When White cisgender men are the “norm,” everyone else is an “other.” Part of the reason to critically analyze media representation of BIPOC is that sometimes it is the only representation White people see. When the media shows Black men only as angry or threatening because of the specific individuals represented, the stereotype is perpetuated. Miss Juneteenth tackles this very real problem. The pageant official tells the girls that they are representing themselves, but history as well. What a burden to put on anyone, let alone 15-year-old girls! But this is the truth we all live in today. Perhaps after the murder of George Floyd and the country’s attempt to see the brutality involved with assumptions about an individual’s race, we are all more aware of it than ever. But awareness is only the first step toward change.

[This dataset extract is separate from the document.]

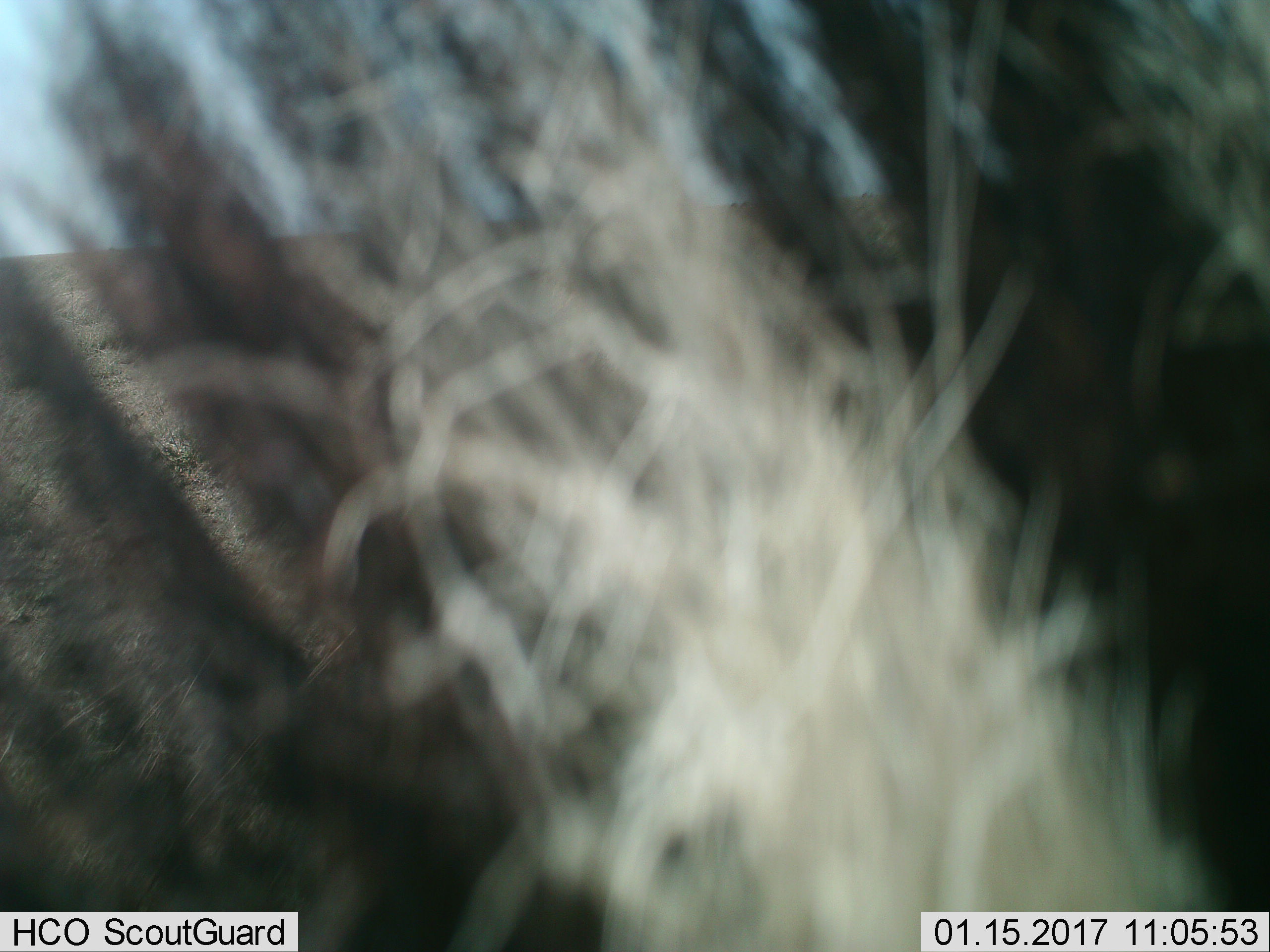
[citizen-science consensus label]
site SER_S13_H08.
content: unidentified animal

“I just want something for myself.”
Turquoise is the epitome of a multidimensional character. Her first priority is her daughter. Regardless of the allure of running off for a loveless marriage with a successful suitor, she places her bets on herself instead. While she is disappointed by her husband, Ronnie (Kendrick Sampson), and worried for Kai, she remains strong and resilient.

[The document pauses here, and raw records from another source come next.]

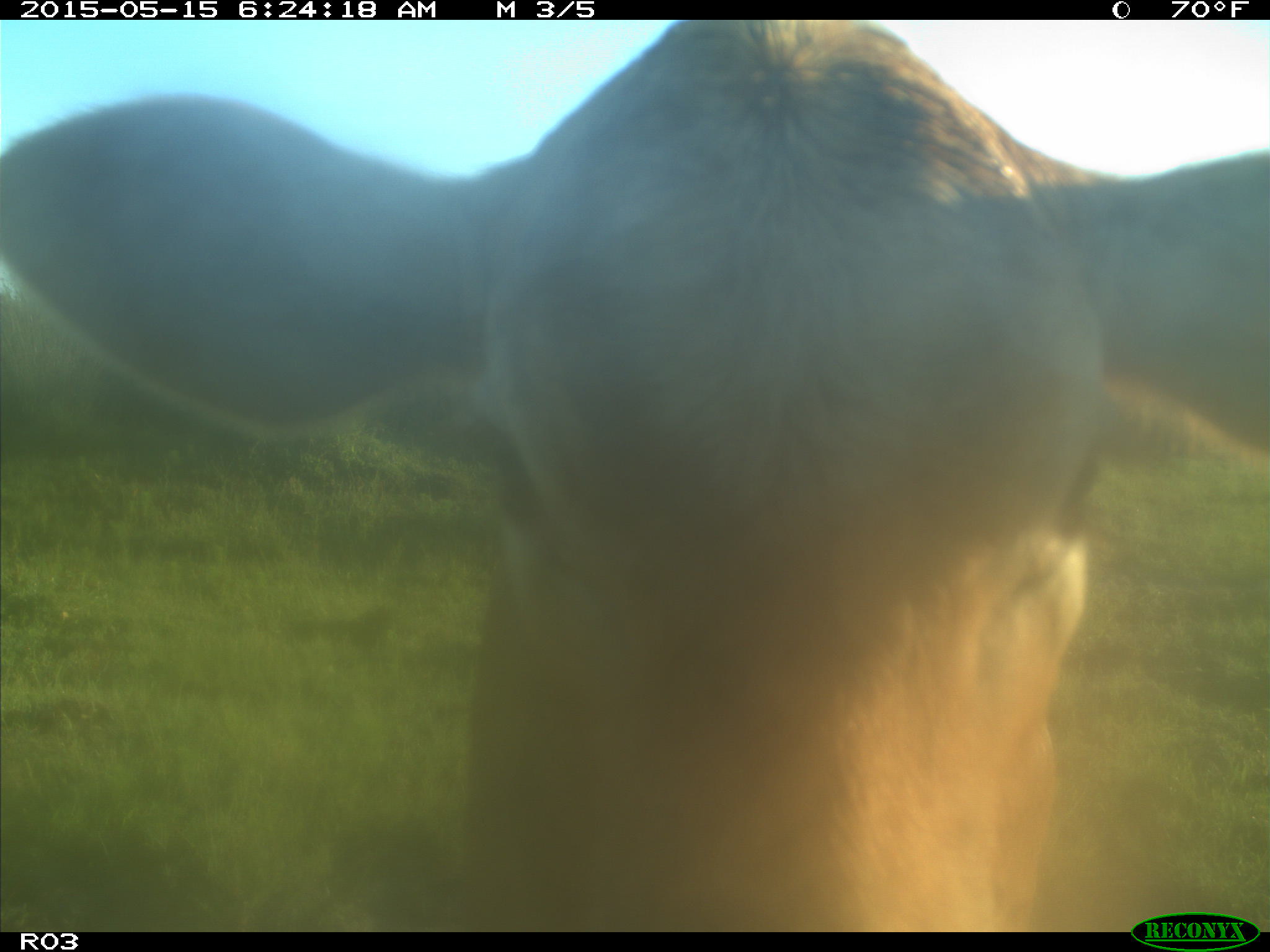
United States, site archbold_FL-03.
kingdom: Animalia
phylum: Chordata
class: Mammalia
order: Artiodactyla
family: Bovidae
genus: Bos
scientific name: Bos taurus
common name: domestic cow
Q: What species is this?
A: Bos taurus (domestic cow).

I have to admit — I wanted to see Ronnie and Turquoise together. This was a love story with a harsh past, due to an assumed jail sentence for Ronnie and just being young parents, but I loved it. I loved seeing a mother and father still together and in love after so many years and so many roadblocks. I loved that Ronnie, while making some slightly irritating choices, is also a good person. I loved that there wasn’t violence following the run-in with Baker, the man who has pined for Turquoise for years. Typically, men in films, especially Black men, are prone to irrational violence when it comes to jealousy over their partner. While Ronnie is upset, he doesn’t do anything stupid and still smiles kindly at Turquoise when he next sees her. Ronnie is trying to be better, and while that has come with some bumps in the road, he is still on the road.

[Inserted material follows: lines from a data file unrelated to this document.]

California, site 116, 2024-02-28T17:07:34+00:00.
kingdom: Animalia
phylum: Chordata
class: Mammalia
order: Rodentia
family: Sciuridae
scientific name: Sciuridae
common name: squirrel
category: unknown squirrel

But the main love story is between Turquoise and herself. As cheesy as that sounds, Turquoise manages to ignore the emotional, financial, and physical setbacks thrown at her throughout the film and stays true to herself. Her worst decision is that she got a bit forceful with her daughter entering the pageant. But I don’t blame her! Everyone wants to give their children a better life than they had. Turquoise thinks education is Kai’s best chance at a good life. And the only way to get a good education is money or scholarships. The pageant is the ticket to an education and a way out. Turquoise is not a stage mom and this is not Toddlers and Tiaras. The pageant is assumed to be the only chance Kai will have for a bright future, and Turquoise wants that so badly for her daughter.
The strength and ability of a mother to apologize to their teenage daughter are remarkable. Kai is a good kid — she likes dancing, her phone, and her boyfriend (who is a good person as well). Kai respects her mother and knows she working hard and doing her best for Kai. Turquoise is a good mother, and part of being a good mother is recognizing and working toward your own dreams as well. She ultimately realizes this, and instead of pushing her daughter in a specific direction, she simply supports her (emotionally and financially). As Glennon Doyle explains in the book Untamed, mothers should be models, not martyrs. Turquoise is the ultimate model of strength, love, and hard work without compromise.